For a surreal moment, held in the bitter gold-sparked gaze of an angry young man’s strange eyes, Chaucer felt himself in the pull of a black hole, an emotional event horizon sucking him into that elemental chaos that was Paul’s tormented restless spirit. It was of course a nonsense. Paul was not a cosmic force, only a rather battered young man with more ability than purpose, more intelligence than understanding, more past than future, and the hollowness of misplaced destiny haunting the back of his eyes.
Precisely what spectres rode him the Mithraian did not know, and he doubted that it mattered. What disturbed Ch
aucer was not that he was haunted but that he should know his ghosts so well. He was become the sum of them: all the cruel and bitter things, all the betrayed ambitions, the lost illusions, the murdered hope. He had trodden the coals of human bankruptcy and emerged, if not unscathed, still somehow unconsumed. Such intimacy with the stuff of death seemed to Chaucer a kind of incest, an unholy alliance of blasphemy and a strange innocence. He felt suddenly very old and very weary.

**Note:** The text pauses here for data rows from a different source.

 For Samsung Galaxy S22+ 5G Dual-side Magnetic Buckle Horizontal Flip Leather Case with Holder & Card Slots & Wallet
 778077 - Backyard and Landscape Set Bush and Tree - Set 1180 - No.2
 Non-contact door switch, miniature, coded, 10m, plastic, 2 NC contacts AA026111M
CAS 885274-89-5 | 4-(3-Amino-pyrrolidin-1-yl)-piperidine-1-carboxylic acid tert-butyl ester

He laid his knife, which he was still holding, down on a table and turned away. “Go home, Paul – wherever you conceive that to be. Take your key. Take your friends, and your ship, and your money, and go. Leave us in peace.”
“You’ll all die here!”
“Then let us rest in peace,” snapped Chaucer. “I will not have her killed and I will not abandon her. She is all that you say, perhaps more, but we all swore her fealty and were glad to do it, and I will not see her betrayed now. Do not grieve for us, mercenary. We are none of us much better than Amalthea, and all of us less great.”
Shoulders set, he walked away down the long hall, rocklike in his immovable determination, but he did not reach the door. From the gallery, where a black slit marked the door ajar to Amalthea’s chamber, came a cry of such anguish as to momentarily strike both men where they stood. The voice was Michal’s, and the words were “Lady – no!” and in all the circumstances they could have meant almost anything, but the tone was pure horror.

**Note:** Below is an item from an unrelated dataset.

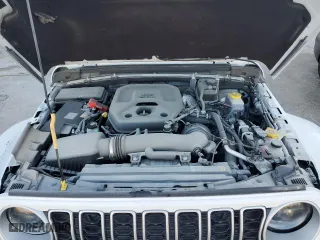 2024 Jeep Wrangler Sahara with VIN 1C4PJXEN9RW106174, listed as a Copart auction lot 43587335 with 18,621 mi miles and Salvage Title. Bid and sale history available at carsss.com. Image 12.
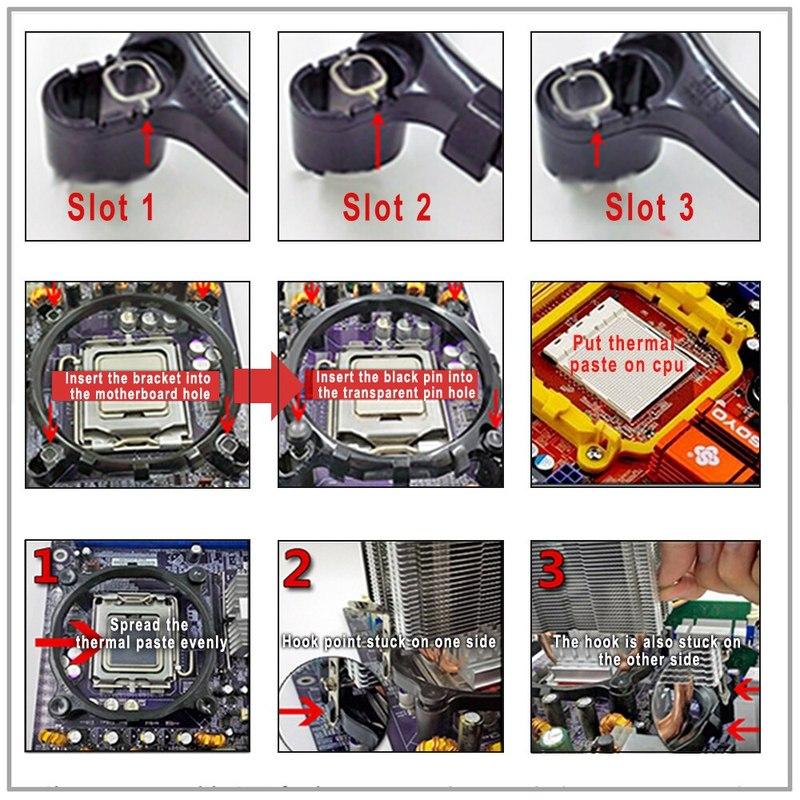 IWONGOU X99 Processor Cooler LGA2011 2 Heatpipes Radiator 90mm RGB Fan 3Pin Cooling CPU for Intel LGA 2011/1366/1700/AMD/1156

Paul reacted first. His tired body jerked into action and he was halfway up the stairs before he realised he had snatched Chaucer’s knife from the table-top as he moved.
Shah had entered the dark chamber mind first.

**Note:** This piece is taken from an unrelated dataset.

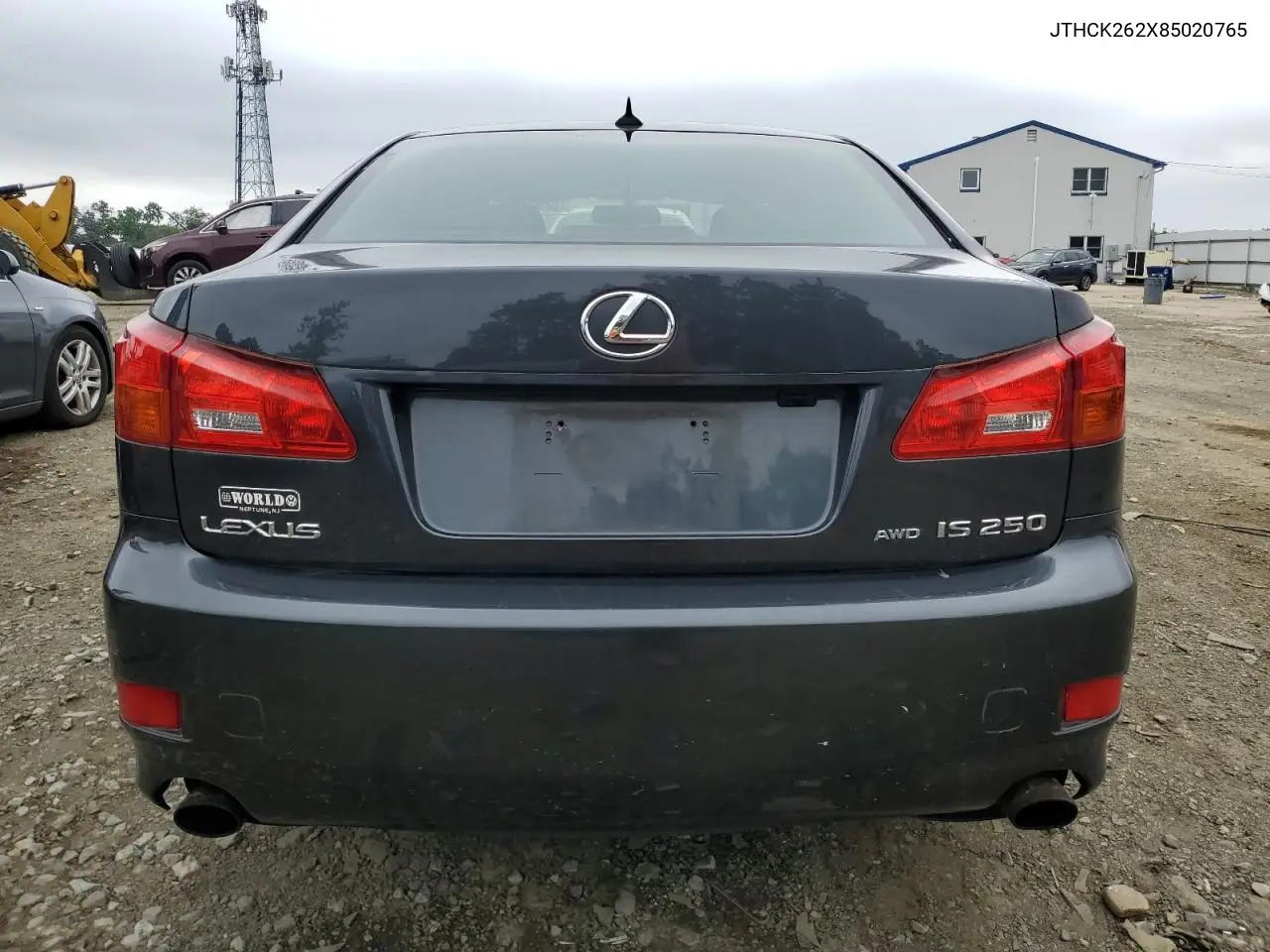 2008 Lexus Is 250 VIN: JTHCK262X85020765 Lot: 62653565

Amalthea, seated still upon her black throne, her black cloak cast around her, had heard nothing, but neither was she thinking of the key to the purloined shuttle. There was no reason why she should. Until “Gyr” had taken such action as was programmed to mark her captain’s death it would be most unwise to approach her, and if that programme did indeed conclude with self-destruction it could be a long time before the little craft would be of use. It would naturally be kept safe against that day, but there was no urgency to keep the key constantly at the forefront of its custodian’s mind. It would have been convenient, but Shah was hardly surprised.